Tuesday, October 28, 2008

Round Table But No Camelot

A panel of financial experts will be gathered in Washington DC tomorrow. It has been billed as a “round table” discussion but will not have the Camelot ambiance - just the Securities and Exchange Commission and a gaggle of accountants, investment bankers and university professors discussing the mark-to-market or fair value accounting standard called FAS 157.

It is not likely to be a friendly affair as the views on mark-to-market accounting have become quite polarized in this new era of capitalism a la government bailouts. Representatives of the Federal Reserve Board, the Financial Accounting Standards Board (FASB) and the Department of Treasury will be on hand to break up any fist fights.
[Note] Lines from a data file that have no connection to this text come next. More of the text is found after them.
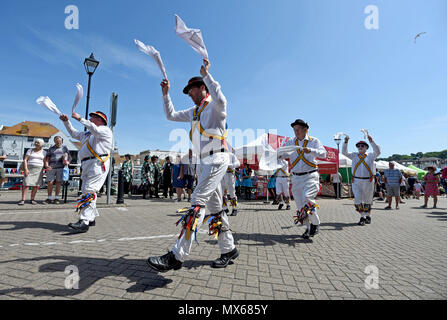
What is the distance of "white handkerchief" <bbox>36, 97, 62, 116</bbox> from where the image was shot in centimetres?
382

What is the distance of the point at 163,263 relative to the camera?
2.17 metres

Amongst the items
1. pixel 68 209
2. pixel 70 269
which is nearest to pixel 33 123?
pixel 68 209

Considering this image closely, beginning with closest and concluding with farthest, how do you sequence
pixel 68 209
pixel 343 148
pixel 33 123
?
pixel 343 148, pixel 68 209, pixel 33 123

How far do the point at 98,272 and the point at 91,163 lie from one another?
255 cm

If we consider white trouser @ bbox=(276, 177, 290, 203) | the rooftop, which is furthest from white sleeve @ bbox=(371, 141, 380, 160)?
the rooftop

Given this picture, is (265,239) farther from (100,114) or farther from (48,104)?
(48,104)

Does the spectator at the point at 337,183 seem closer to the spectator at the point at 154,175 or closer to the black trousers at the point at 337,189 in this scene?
the black trousers at the point at 337,189

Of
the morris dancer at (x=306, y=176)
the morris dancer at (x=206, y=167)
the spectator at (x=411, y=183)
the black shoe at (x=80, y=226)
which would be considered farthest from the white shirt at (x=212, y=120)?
the spectator at (x=411, y=183)

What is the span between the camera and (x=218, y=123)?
254 cm

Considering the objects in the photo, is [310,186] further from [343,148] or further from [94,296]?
[94,296]

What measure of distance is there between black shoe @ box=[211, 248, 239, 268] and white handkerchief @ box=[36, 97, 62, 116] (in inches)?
149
Of course, SEC Chairman Cox will make closing remarks.

The recent post Mark this to Market” on October 21, 2008, discussed FASB’s exposure papers and comment request on amendments to standards FAS 140 and 46(R), which speak to applying mark-to-market or fair value accounting to off-balance sheet assets - QPSEs and SPEs. In that post, I suggested that investors need to find a way out of the “credit market hole” by some other means than to just keep digging.

The SEC’s solution is to assemble experts for a panel! What good this will do is subject to question. In this politically charged season, it could degenerate into finger pointing and partisan sideswipes. I hold out some hope that the discussion could provide some clarity for investors who are concerned about the impact of additional financial assets coming on the balance sheet at fair value.

In response to the "Mark This to Market" post, David Phillips, editor of the web log 10Q Detective and contributor to BNet.com, posed the question, “if the investments are securitized, how are the companies to ‘fairly value’ the QSPEs if they rarely trade or a limited resale market is available.”

We already saw what happened when FAS 157 went into effect for effect in November 2007 for those financial assets already on bank balance sheets. When active counter parties went away, the bank accountants turned to the third option provided by FAS 157 - mark-to-make-believe.

There are proponents of the fair value accounting principal. Indeed, I am attracted to the concept of keeping companies honest about asset values. The difficulty arises when there is no ready market for an asset or when the market is temporarily illiquid. The mark down of asset values quarter by quarter hardly provides a clear view on the situation during period of volatility. In fact, it could lead to a murkier picture than if the asset remained on the balance sheet at the purchase price. Furthermore, when the practical standards for such an accounting principal are imposed in the middle of a significant asset bubble such as we just experienced in the housing market, it makes for a messy start out of the gate.

The prospect of another splash of ice water from the addition to the balance sheet of QSPE and SPE assets at market value should give investors some pause in the coming months. This provides another reason to remain cautious in the return to long positions in the U.S. equity market, particularly in the financial sector.